2016-04-11 23:55:24 | 「夢の彼方に」
「ほっほっ……この絵に描かれておる人物はな、ねむり王様の亡くなられたお父上、前ねむり王様じゃよ」と、パフル大臣が笑いながら言った。「わしも若い時分は、王様になにかとご心配をおかけしたもんじゃ。当時のことを思い出すと、この歳になってもまだ、恥ずかしさで顔が赤らんできてしまう。いつか恩返しをしなければと思っていたが、亡き王様に代わって、この私がねむり王様のお世話をまかされるとは、身に余る光栄であり、なんとも奇妙なご縁じゃ――」
 大臣は、ふと言葉を途切ると、申し訳なさそうに言った。
「サトル君と同じように、異世界からこの国に人が訪れるのは、そうめずらしいことではない。我々にはとうてい知るよしもないが、条件さえそろえば、双方の夢の通路がつながって、たやすく行き来ができるらしい。正式な記録が残っていないものも含めれば、かなりの人々が訪れておるだろう。君がどうしてドリーブランドに来ることになったのか、詳しい事情は、風博士の便りに記されておった。せっかく来たのだから、城の中だけではなく、にぎやかな城下町もぐるりと案内して、すぐにでも元の世界に戻してあげたいところじゃが、知ってのとおり、城も、ねむり王様がいまだに行方不明で、大騒ぎしておるのだよ」
「なんだよ、大臣」と、トッピーが生えていない牙を剥き出すように言った。「苦労してここまで来たってのに、元の世界に戻せないって言うのかよ」
「そうは言っておらん――」と、大臣は首を振った。「本来なら、すぐにでも元の世界に帰してさしあげるところだが、事情が事情なだけに、しばらく待っていてほしいのじゃ」
 こちらへ……、と先導する大臣の後ろを、サトルは小走りについていった。腹の虫がおさまらないといったトッピーは、宙に浮かんだまま、カンカンになってさんざん悪態をつくと、いつの間にか姿の見えなくなった二人の後を追いかけて、あわてて飛んでいった。
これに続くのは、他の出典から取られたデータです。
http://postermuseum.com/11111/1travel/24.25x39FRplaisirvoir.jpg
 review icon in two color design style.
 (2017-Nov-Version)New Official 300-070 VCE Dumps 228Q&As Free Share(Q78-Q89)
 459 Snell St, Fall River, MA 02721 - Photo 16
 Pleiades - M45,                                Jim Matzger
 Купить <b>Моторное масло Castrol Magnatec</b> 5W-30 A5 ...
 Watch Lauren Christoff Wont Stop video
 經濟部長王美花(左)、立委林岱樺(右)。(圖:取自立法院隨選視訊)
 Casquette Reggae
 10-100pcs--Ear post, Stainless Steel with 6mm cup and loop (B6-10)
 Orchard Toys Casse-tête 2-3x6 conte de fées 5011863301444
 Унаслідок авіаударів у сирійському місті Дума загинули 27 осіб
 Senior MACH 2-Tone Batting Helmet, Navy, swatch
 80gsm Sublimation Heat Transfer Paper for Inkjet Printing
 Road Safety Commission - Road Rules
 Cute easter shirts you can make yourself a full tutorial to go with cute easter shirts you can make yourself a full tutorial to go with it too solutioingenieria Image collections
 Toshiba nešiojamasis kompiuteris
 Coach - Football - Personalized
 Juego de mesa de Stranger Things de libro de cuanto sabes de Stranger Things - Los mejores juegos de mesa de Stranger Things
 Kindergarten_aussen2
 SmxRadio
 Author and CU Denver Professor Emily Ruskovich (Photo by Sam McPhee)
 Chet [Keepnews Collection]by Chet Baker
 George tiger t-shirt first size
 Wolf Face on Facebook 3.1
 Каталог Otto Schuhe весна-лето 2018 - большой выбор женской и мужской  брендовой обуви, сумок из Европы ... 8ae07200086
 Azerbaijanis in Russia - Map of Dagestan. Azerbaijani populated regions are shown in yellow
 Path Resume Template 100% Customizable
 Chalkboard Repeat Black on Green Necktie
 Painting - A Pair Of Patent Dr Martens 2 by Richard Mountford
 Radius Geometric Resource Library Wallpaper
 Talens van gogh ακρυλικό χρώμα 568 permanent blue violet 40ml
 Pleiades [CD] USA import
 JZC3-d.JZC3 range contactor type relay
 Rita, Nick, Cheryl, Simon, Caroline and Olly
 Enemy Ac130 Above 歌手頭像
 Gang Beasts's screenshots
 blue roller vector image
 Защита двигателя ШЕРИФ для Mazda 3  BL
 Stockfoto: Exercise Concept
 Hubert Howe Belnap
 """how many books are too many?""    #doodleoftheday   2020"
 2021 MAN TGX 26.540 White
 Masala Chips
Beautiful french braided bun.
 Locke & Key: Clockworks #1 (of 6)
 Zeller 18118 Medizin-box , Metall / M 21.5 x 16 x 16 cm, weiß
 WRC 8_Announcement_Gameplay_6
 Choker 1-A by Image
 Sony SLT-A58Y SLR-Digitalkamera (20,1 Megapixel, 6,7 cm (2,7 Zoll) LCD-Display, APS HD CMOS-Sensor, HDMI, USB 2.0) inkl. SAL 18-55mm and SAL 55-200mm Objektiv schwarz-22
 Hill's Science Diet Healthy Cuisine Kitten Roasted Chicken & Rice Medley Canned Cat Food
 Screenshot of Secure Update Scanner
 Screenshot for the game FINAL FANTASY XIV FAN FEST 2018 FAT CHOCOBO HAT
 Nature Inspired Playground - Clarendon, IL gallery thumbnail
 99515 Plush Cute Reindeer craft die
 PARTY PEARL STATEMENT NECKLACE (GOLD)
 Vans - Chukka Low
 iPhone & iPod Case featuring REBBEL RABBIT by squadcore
「我がねむり王様は、夢を見るのがお仕事でのう、起こして差し上げなければ、何日でも何年でも、目覚めることなく、深い眠りについておられるのだ。その時に見た夢が、そのままの形で外に現れて、この世界の平穏な生活を守っておるのだよ」
「夢って? ねむり王様が夢を見ると、それが本当になるんですか」
「そうなんじゃ。それが代々のねむり王様に伝わるお力でのう、わしの唯一の悩みでもあるのじゃ。国を思う夢なら良いのだが、いたずら好きのねむり王様は、なにかとあれば夢の中で自由にお遊びになられる。起きている間は、私のように口うるさいお目付役も、夢の中までは、そう簡単に手が出せないからのう。時には、別の夢につながるトンネルを安易に掘ってしまわれて、迷いに迷ったあげく、帰り道がわからなくなって、行方不明になってしまう騒ぎもたびたび起こされるのじゃ。ねむり王様がいなくなれば、この世界の均衡が崩れ、人々の勝手な夢があちらこちらで実体を持ち、国中が混乱してしまうだろう。歴代の王様には、これまで必要なかったのじゃが、ねむり王様が夢に迷わないよう、いつでも起こして差し上げられるように、大きな目覚まし時計を枕元に置き、さらに起床の曲を演奏する楽団も結成したのだが、いずれも力不足で、ねむり王様を目覚めさせることはできなかった。そこで、城の識者達と改めて知恵を絞り出し、夢の中まで大音声を轟かす特別な銅鑼を作らせて、その音で、ねむり王様を起こして差し上げることにしたのじゃ――」
 大臣がサトルを連れてきたのは、地下の大きな広間だった。
 壁も床も、白い大理石に覆われた広間のまん中には、古ぼけた木の扉がぽつんと建てられていた。扉の周りには、やはり白い大理石でできた太い円筒形の柱が、扉を中心にして、互い違いに輪を描きながら、放射状に建っていた。